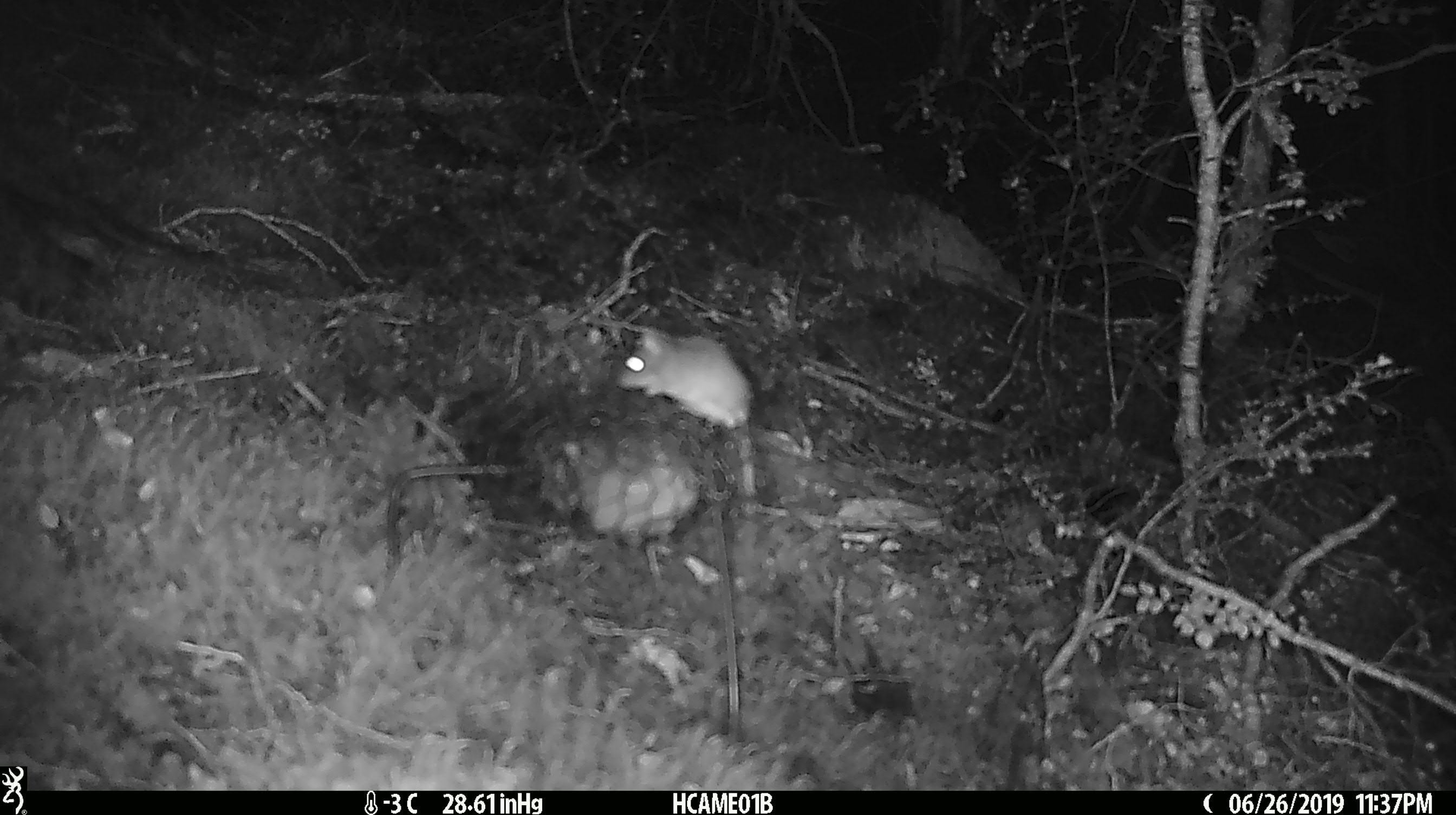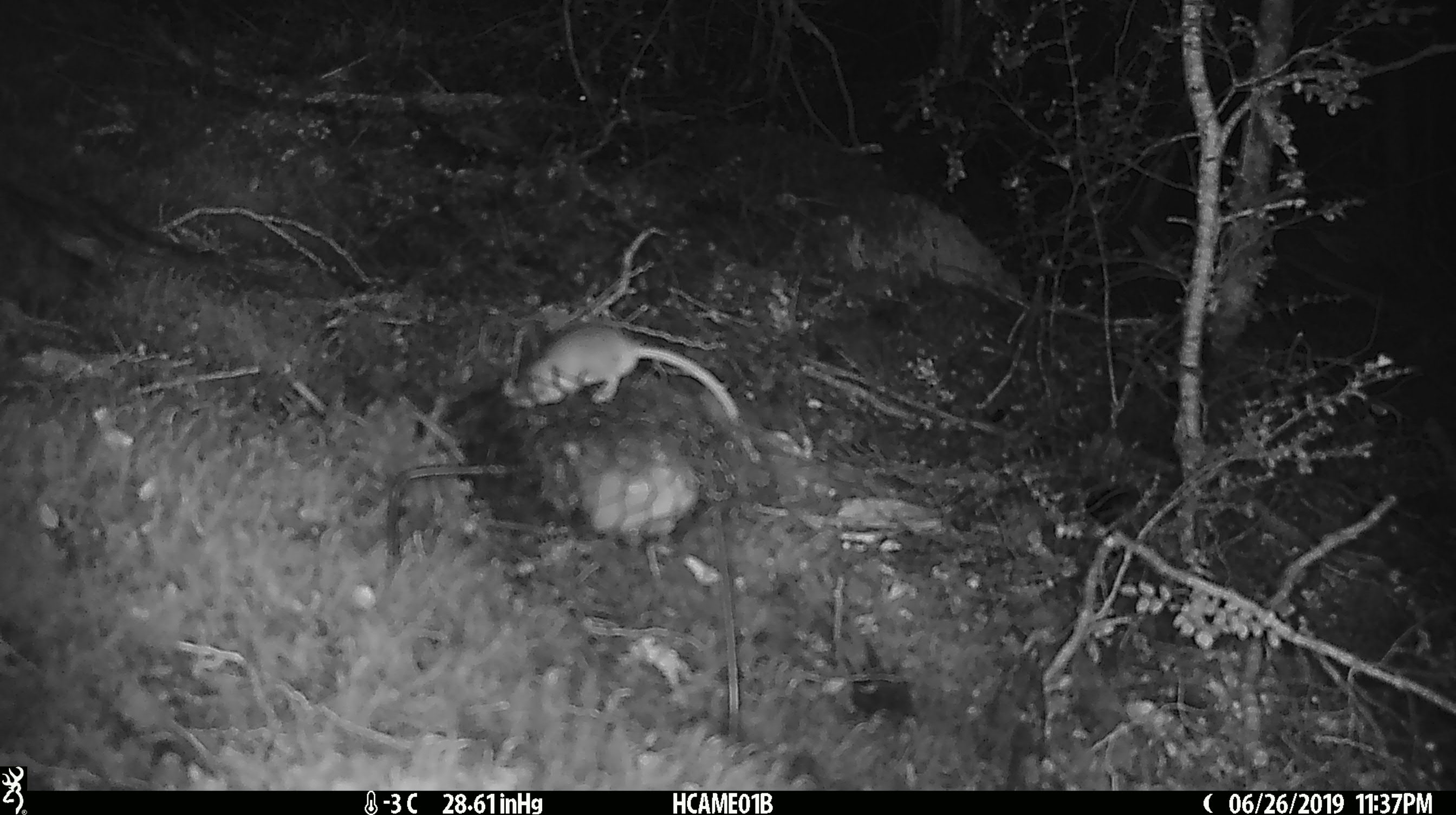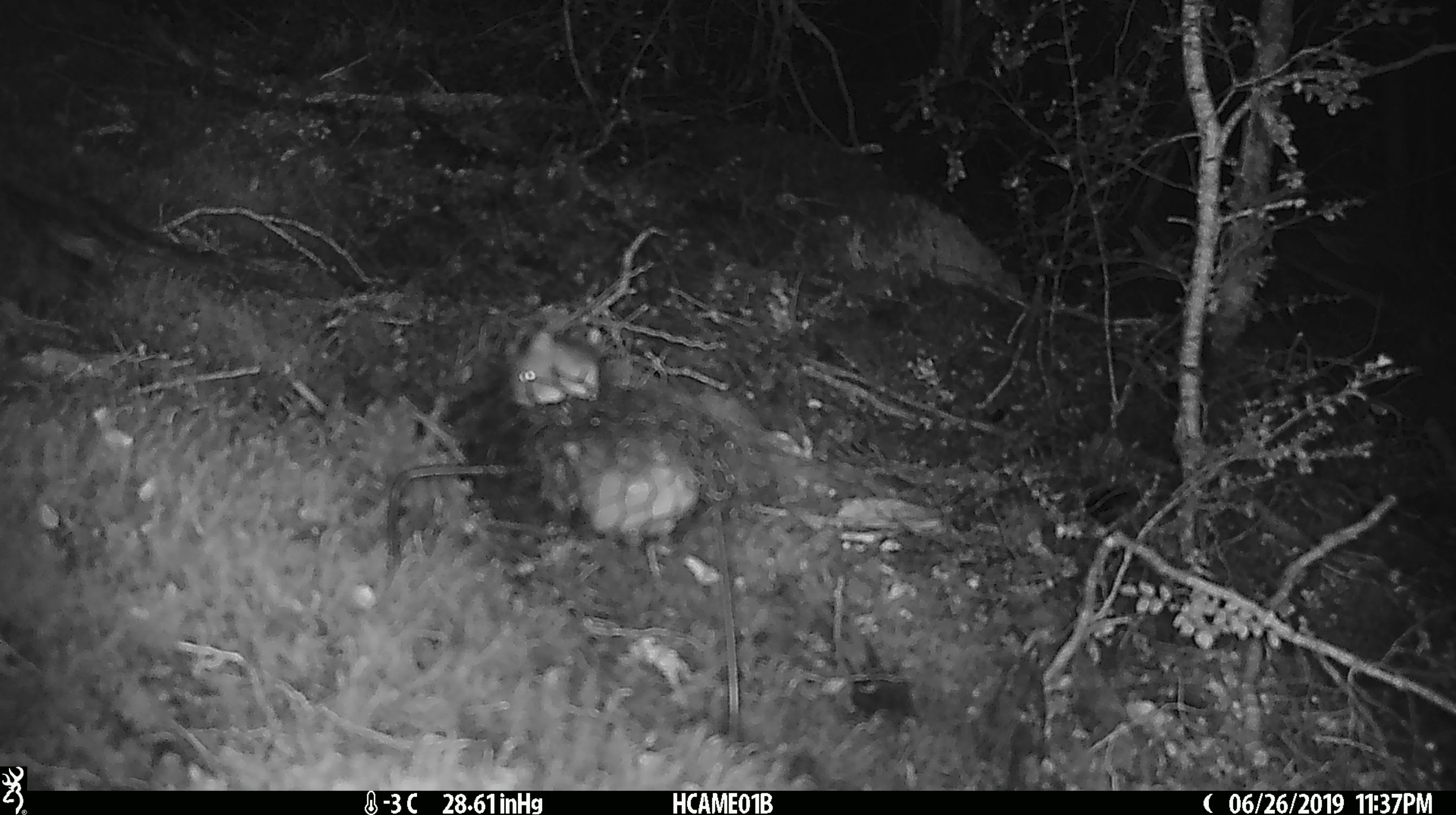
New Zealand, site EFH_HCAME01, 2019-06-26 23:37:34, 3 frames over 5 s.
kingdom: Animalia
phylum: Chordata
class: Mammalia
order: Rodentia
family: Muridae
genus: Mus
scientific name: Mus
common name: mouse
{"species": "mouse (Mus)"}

==

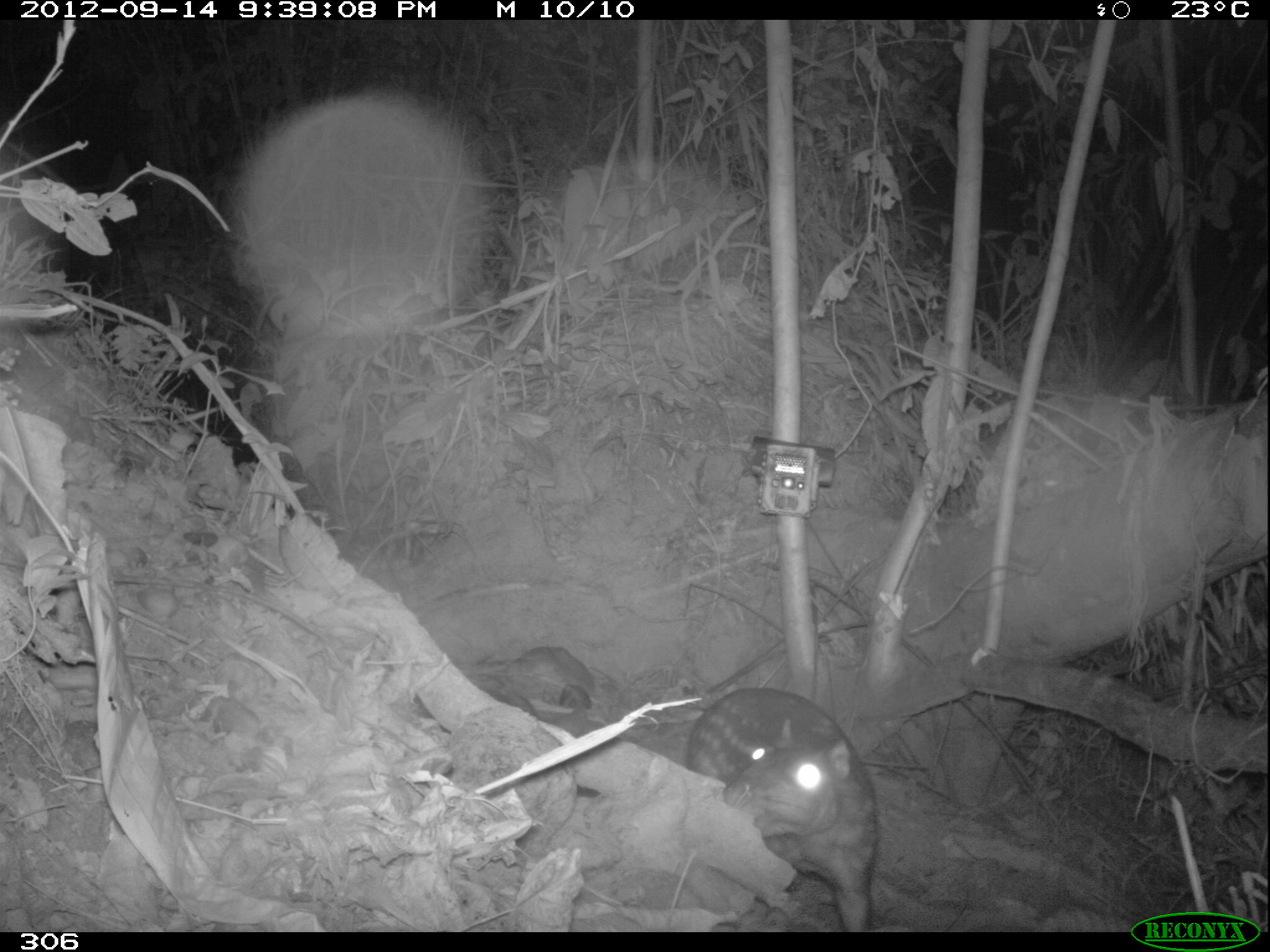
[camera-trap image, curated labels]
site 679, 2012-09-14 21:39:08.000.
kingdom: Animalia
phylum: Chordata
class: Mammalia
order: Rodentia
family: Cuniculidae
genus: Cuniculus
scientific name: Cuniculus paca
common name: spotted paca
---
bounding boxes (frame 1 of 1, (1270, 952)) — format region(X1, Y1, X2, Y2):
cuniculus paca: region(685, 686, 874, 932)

--

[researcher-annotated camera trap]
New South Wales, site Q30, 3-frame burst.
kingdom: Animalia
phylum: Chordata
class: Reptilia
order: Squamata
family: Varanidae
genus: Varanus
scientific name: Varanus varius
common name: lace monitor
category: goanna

Your instructions> From the data, pick out every line that includes "scientific".

Task output>
scientific name: Mus
scientific name: Cuniculus paca
scientific name: Varanus varius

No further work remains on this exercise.